Let $\mathcal S$ be a finite collection of binary strings of finite length, i.e. finite sequences of $0$’s and $1$’s.

Suppose that $\mathcal S$ has the property that no member of $\mathcal S$ is a prefix of another member of $\mathcal S$, for example $11010$ and $110$ could not be in $\mathcal S$ because $110$ is a prefix of $11010$.

Let $N_i$ be the number of sequences of length $i$ in $\mathcal S$.

Show that $$\sum \frac{N_i}{2^i}\le 1$$

Any help would be greatly Appreciated!

Answer 1

Hint: One interesting way to deal with the condition that "no string is a prefix of another" is to add in every string that any string in the set is a prefix of. For example, if $01$ is in the set, our new set contains every string starting with $01$.

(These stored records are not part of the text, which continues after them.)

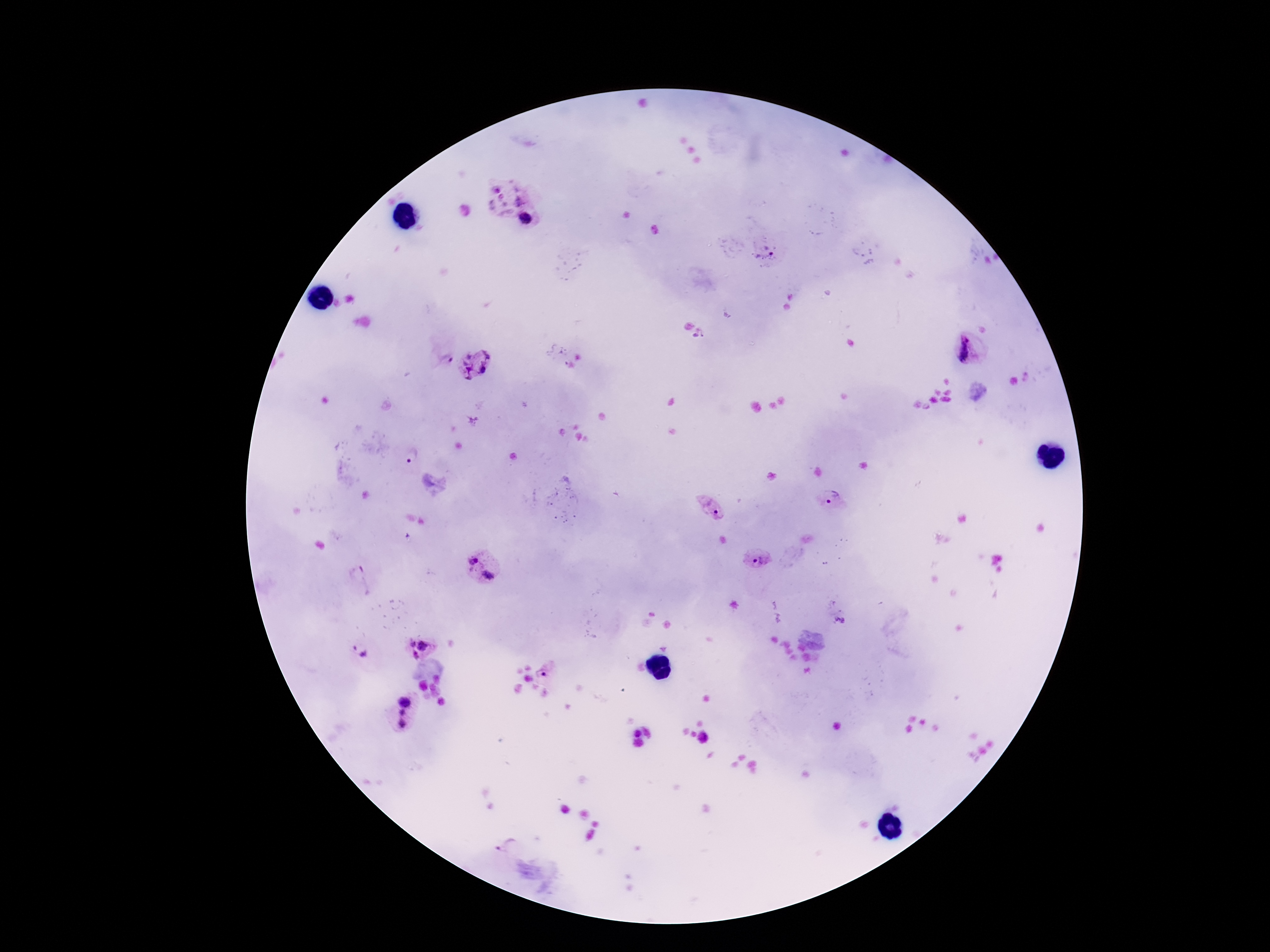

Plasmodium parasite locations = approximate centers as [x, y] in pixels: [506, 194], [527, 219], [766, 252], [699, 336], [969, 352], [557, 356], [446, 358], [476, 362], [411, 456], [833, 501], [711, 507], [756, 560], [473, 561], [488, 575], [359, 579], [838, 616], [412, 644], [422, 645], [354, 648], [364, 654], [415, 655], [546, 674], [404, 701], [402, 712], [403, 723], [502, 841]
stain = Giemsa
capture = smartphone camera through the microscope eyepiece
patient malaria status = infected
preparation = thick blood film
field of view = one from this slide
magnification = 100x
image size = 1270×952 pixels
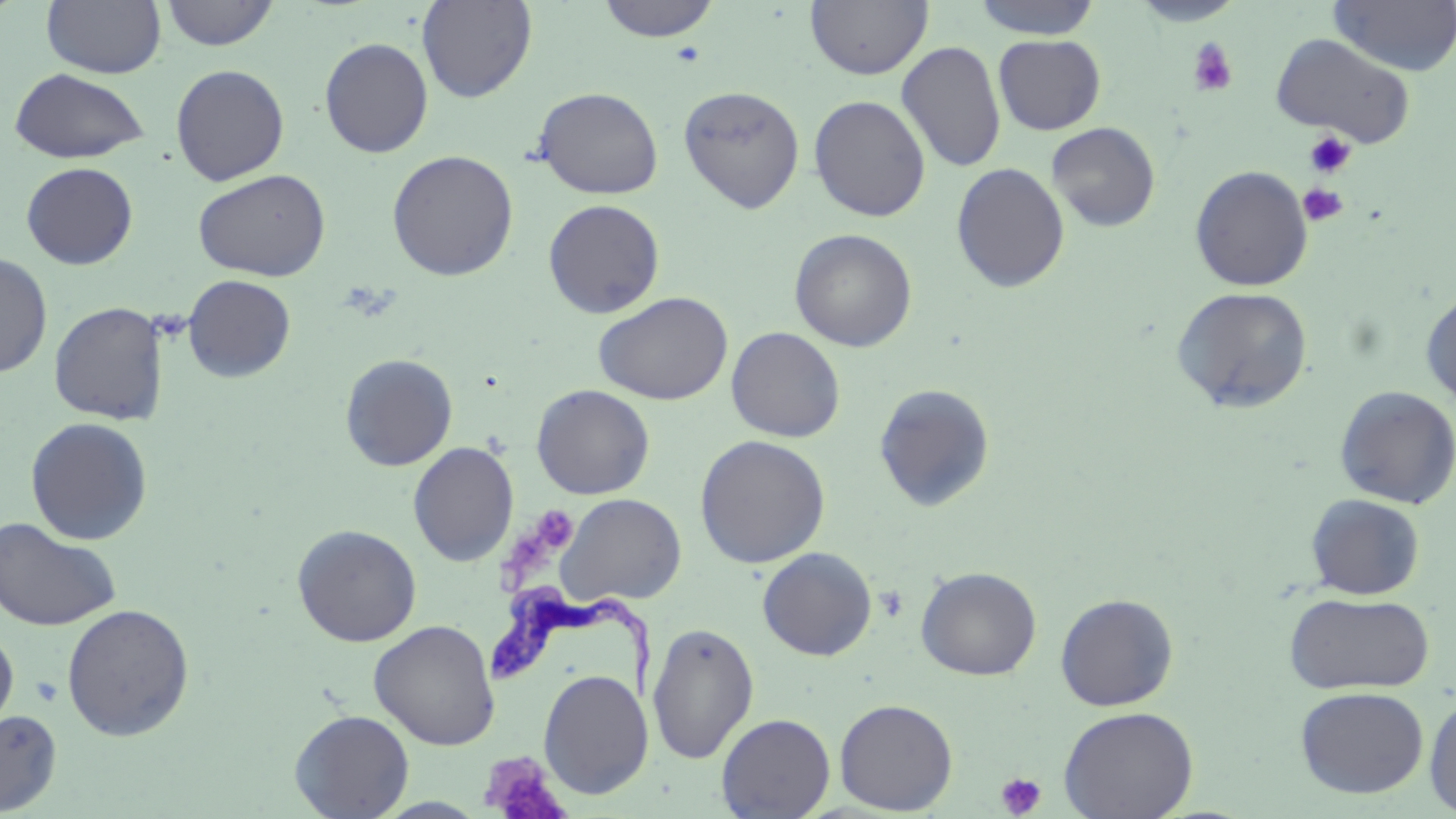

Summary:
  - Coordinate format: approximate bounding boxes as (x1, y1, x2, y2) in pixels
  - Platelet locations: (1187, 37, 1238, 97), (1303, 131, 1354, 179), (1299, 183, 1348, 226), (529, 503, 575, 554), (479, 752, 570, 819), (995, 772, 1047, 818)
  - Trypanosoma brucei locations: (486, 583, 662, 706)
  - Uninfected red blood cell locations: (42, 0, 166, 79), (161, 0, 280, 51), (416, 0, 538, 103), (596, 0, 721, 43), (805, 0, 933, 80), (970, 0, 1104, 39), (1329, 0, 1456, 77), (1129, 1, 1246, 27), (1270, 33, 1417, 148), (993, 34, 1106, 135), (319, 37, 433, 158), (897, 40, 1006, 173), (171, 64, 290, 185), (9, 68, 151, 164), (678, 85, 805, 214), (532, 86, 664, 200), (809, 95, 931, 221), (1046, 121, 1161, 233), (386, 149, 519, 281), (21, 162, 138, 269), (951, 162, 1070, 293), (1190, 165, 1313, 292), (193, 169, 331, 282), (543, 198, 666, 319), (789, 228, 917, 352), (0, 252, 53, 379), (182, 274, 296, 383), (1172, 286, 1313, 414), (1420, 287, 1456, 409), (594, 291, 733, 405), (48, 301, 169, 425), (726, 326, 845, 443), (339, 353, 458, 471), (874, 383, 995, 512), (532, 384, 655, 500), (1334, 385, 1456, 509), (25, 417, 153, 545), (695, 435, 830, 568), (407, 441, 519, 566), (557, 493, 686, 607), (1305, 493, 1425, 600), (0, 516, 121, 632), (292, 523, 422, 646), (757, 547, 877, 661), (916, 566, 1042, 680), (1284, 592, 1435, 695), (1054, 593, 1179, 711), (60, 602, 195, 742), (369, 619, 500, 750), (647, 621, 760, 764), (0, 626, 18, 734), (538, 668, 653, 799), (1295, 686, 1429, 798), (1423, 692, 1456, 816), (834, 698, 958, 815), (1058, 706, 1199, 819), (0, 709, 62, 816), (289, 709, 414, 818), (716, 713, 836, 818), (373, 797, 490, 817)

Now, look at the strings in our new set of length $N$ for some large $N$ (say, larger than the length of any string in our original set). How many of them are there at most, and how do we relate this to the given sum?

Answer 2

This is a standard theorem in Kolmogorov complexity, which is sometimes called Kraft's inequality. The problem here follows directly from Theorem 1.1 in the text by Li and Vitanyi.

The most straightforward proof is to see that the set of strings you have determines an open set of the Cantor space $2^{\mathbb{N}}$. The Cantor space consists of all infinite sequences of 0s and 1s, while the open set is the union of the cylinders $\sigma \smallfrown 2^{\mathbb{N}}$ for each $\sigma$ in the set. The measure of each such cylinder under the fair coin measure is $2^{-|\sigma|}$, the cylinders are pairwise disjoint because of the prefix-free condition, the sum in the question is the total measure of the open set, and the measure of the entire Cantor space is $1$.

This also shows there is no reason to assume $S$ is finite, we only need to know it is prefix-free.